Nouvelle offensive contre les droits populaires

Madame Micheline Calmy-Rey, présidente de la Confédération et chef du Département fédéral des affaires étrangères, avait organisé à Berne une journée d’étude consacrée à savoir si nos droits démocratiques sont toujours compatibles avec nos engagements internationaux.

Mme Calmy, après avoir rassuré les participants par des propos lénifiants sur le respect des droits populaires et fustigé les organisations supranationales sans aucune légitimité, comme le G20 par exemple, a néanmoins estimé que les initiatives populaires «doivent être mieux encadrées, car certaines sont potentiellement contraires au droit international».

«La Suisse, a déclaré l’oratrice, a toujours misé sur la primauté du droit dans les relations internationales. Si elle choisit de ne plus respecter les engagements qu’elle a pris en vertu du droit international, elle perd sa crédibilité et affaiblit les valeurs qu’elle défendait jusqu’à présent.»

Qu’est-ce que cela signifie concrètement? Que les initiatives populaires devraient être soumises à un contrôle préalable, par les juristes de la couronne. S’ils jugent que le texte de l’initiative est «susceptible de contrevenir au droit international», la feuille de récolte des signatures devrait contenir un avertissement, où figurerait explicitement le risque d’invalidation.

Si le texte n’était pas conforme à «l’essence des droits fondamentaux constitutionnels», comme par exemple, nous dit-on dans 24 heures du 9 novembre, la réintroduction de la peine de mort, l’initiative pourrait être invalidée, de même qu’une initiative «contraire aux règles impératives du droit international, comme par exemple l’abolition de l’égalité entre les femmes et les hommes ou la réintroduction de l’esclavage».

Ce n’est certes pas la première fois que le monde politique officiel cherche à limiter les droits populaires. Le Parlement a le référendum en horreur, pour des motifs bien compréhensibles car un référendum qui aboutit au rejet d’une loi qu’il avait adoptée constitue une atteinte à son crédit, à tout le moins à la représentativité dont il se vante.

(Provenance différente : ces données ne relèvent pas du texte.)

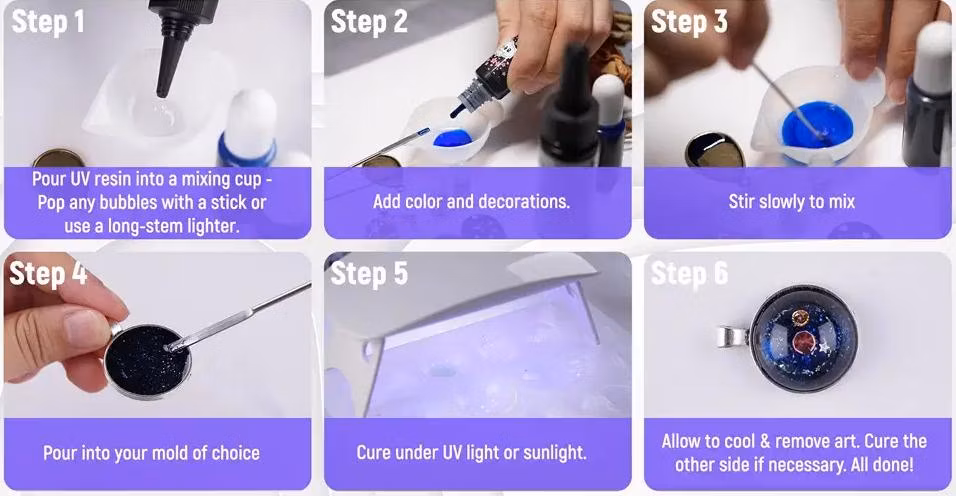 Step 1

Pour UV resin into a mixing cup - Pop any bubbles with a stick or use a long-stem lighter.

Step 2

Add color and decorations.

Step 3

Stir slowly to mix

Step 4

Pour into your mold of choice

Step 5

Cure under UV light or sunlight.

Step 6

Allow to cool & remove art. Cure the other side if necessary. All done!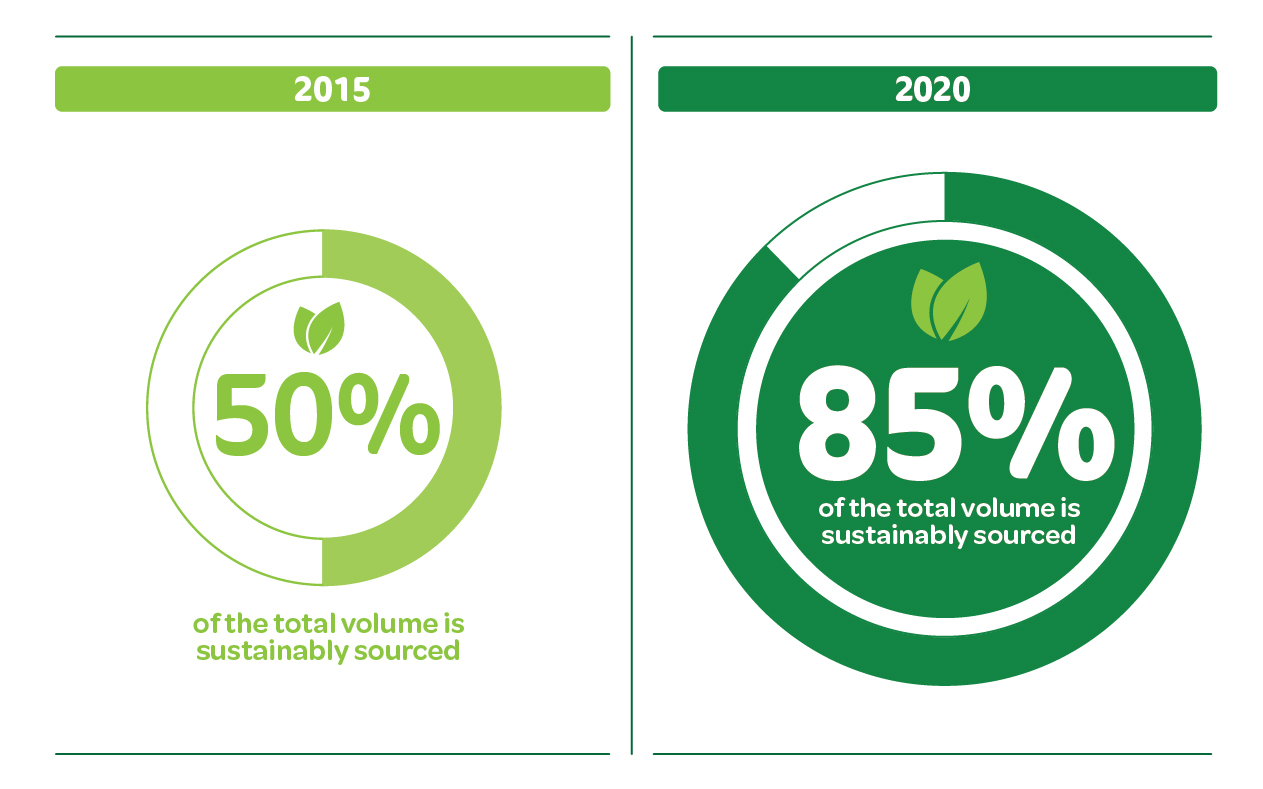 2015

50%

of the total volume is sustainably sourced

2020

85%

of the total volume is sustainably sourced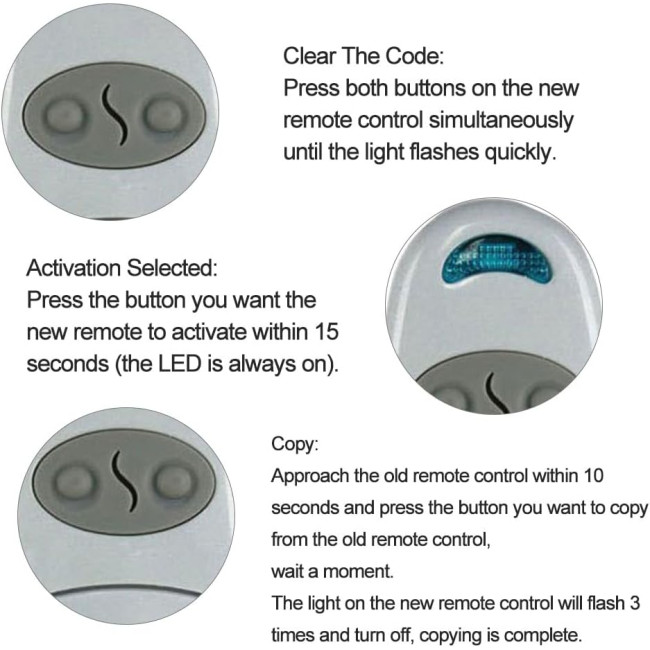 Clear The Code:
Press both buttons on the new remote control simultaneously until the light flashes quickly.

Activation Selected:
Press the button you want the new remote to activate within 15 seconds (the LED is always on).

Copy:
Approach the old remote control within 10 seconds and press the button you want to copy from the old remote control,
wait a moment.
The light on the new remote control will flash 3 times and turn off, copying is complete.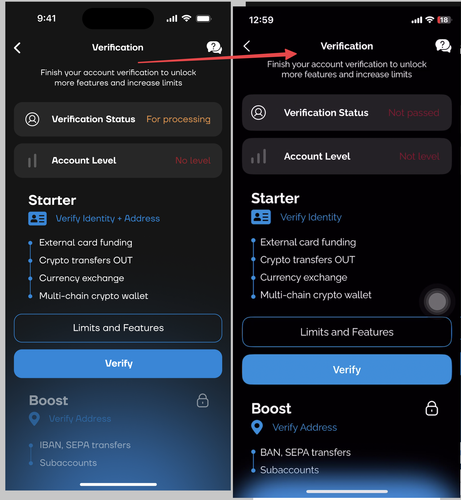 9:41

Verification

Finish your account verification to unlock more features and increase limits

Verification Status For processing

Account Level No level

Starter

Verify Identity + Address

External card funding
Crypto transfers OUT
Currency exchange
Multi-chain crypto wallet

Limits and Features

Verify

Boost

Verify Address

IBAN, SEPA transfers
Subaccounts

12:59 18

Verification

Finish your account verification to unlock more features and increase limits

Verification Status Not passed

Account Level Not level

Starter

Verify Identity

External card funding
Crypto transfers OUT
Currency exchange
Multi-chain crypto wallet

Limits and Features

Verify

Boost

Verify Address

BAN, SEPA transfers
Subaccounts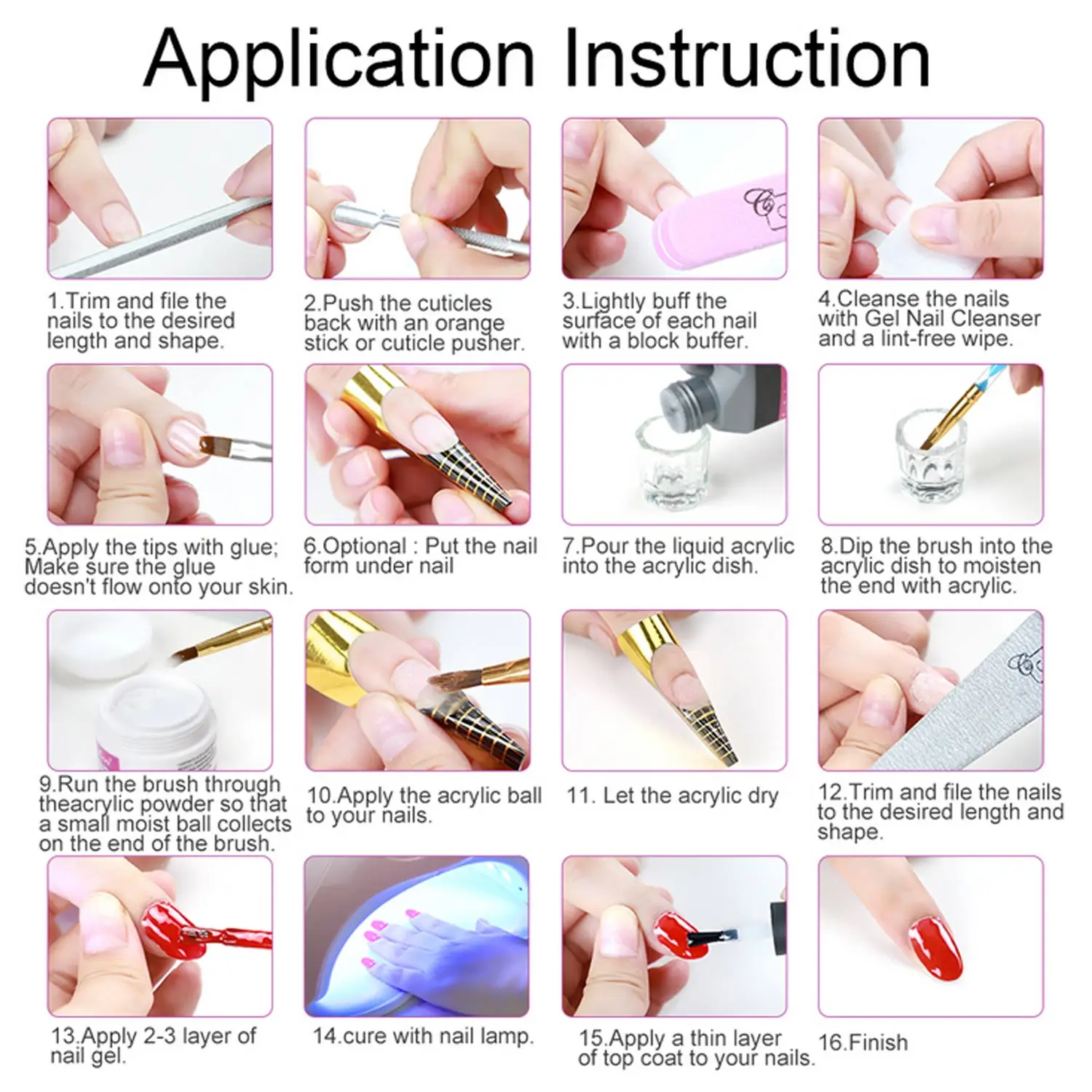 Application Instruction

1.Trim and file the nails to the desired length and shape.

2.Push the cuticles back with an orange stick or cuticle pusher.

3.Lightly buff the surface of each nail with a block buffer.

4.Cleanse the nails with Gel Nail Cleanser and a lint-free wipe.

5.Apply the tips with glue; Make sure the glue doesn't flow onto your skin.

6.Optional : Put the nail form under nail

7.Pour the liquid acrylic into the acrylic dish.

8.Dip the brush into the acrylic dish to moisten the end with acrylic.

9.Run the brush through theacrylic powder so that a small moist ball collects on the end of the brush.

10.Apply the acrylic ball to your nails.

11. Let the acrylic dry

12.Trim and file the nails to the desired length and shape.

13.Apply 2-3 layer of nail gel.

14.cure with nail lamp.

15.Apply a thin layer of top coat to your nails.

16.Finish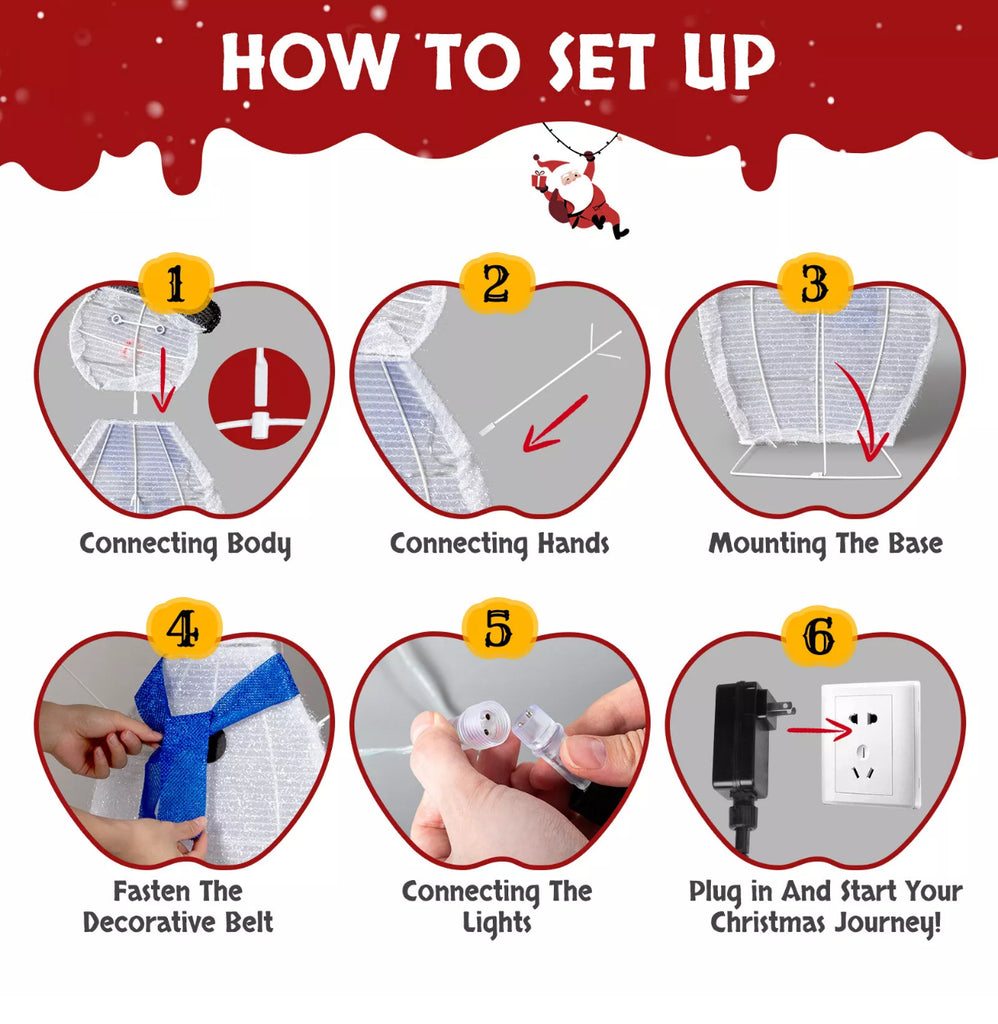 HOW TO SET UP

1

Connecting Body

2

Connecting Hands

3

Mounting The Base

4

Fasten The Decorative Belt

5

Connecting The Lights

6

Plug in And Start Your Christmas Journey!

Le succès d’une initiative populaire l’irrite plus encore, car il est la démonstration éclatante du fossé entre le pays légal et le pays réel.

Tout ce petit monde se proclame démocrate, mais le peuple, surtout lorsqu’il ne suit pas les mots d’ordre des partis, l’irrite.

Lorsque le peuple ne vote pas dans le sens souhaité par les gourous fédéraux, c’est qu’il s’est trompé, qu’il n’a pas été suffisamment informé ou qu’il a, à tort, négligé nos engagements de droit international.

Mais qu’est-ce donc que ce droit international si ce n’est un engagement que nous avons pris à l’égard d’autres Etats pour un temps déterminé ou indéterminé mais sous réserve de dénonciation ?

Tous les traités qui ne nous conviennent plus peuvent être dénoncés, moyennant un délai, comme peuvent être dénoncés un contrat de bail à loyer ou une convention collective de travail, même étendue.

Pourquoi ne pas évoquer cette possibilité, en signalant que, si le peuple suisse adopte une règle de rang constitutionnel qui n’est pas compatible avec un traité international qui nous lie, alors il faudra dénoncer ce traité pour sa plus proche échéance avant d’introduire la norme constitutionnelle en question?

Il n’y aurait, dans cette hypothèse, aucune violation des engagements pris, aucune perte de crédibilité, aucun affaiblissement des valeurs défendues jusqu’à présent, mais une réaffirmation de notre indépendance et de notre souveraineté.

Pour un démocrate, ni les juristes du Palais fédéral ni même les juges de Mon-Repos ne sont habilités à décréter qu’une initiative approuvée par le peuple doit être invalidée parce qu’elle violerait tel traité international. Et tous les traités doivent être ratifiés sous la réserve d’une décision du peuple qui rendrait le traité inapplicable.

Le peuple a-t-il donc toujours raison? Un démocrate doit le croire.

Pour moi, le sentiment du peuple ne saurait primer le droit naturel. Il doit en revanche s’imposer même contre ce qu’on nomme pompeusement le droit international. Parce que chacun sait que le droit international, en fait, n’existe pas. On a pu le vérifier récemment en Libye et même au sein de l’Union européenne.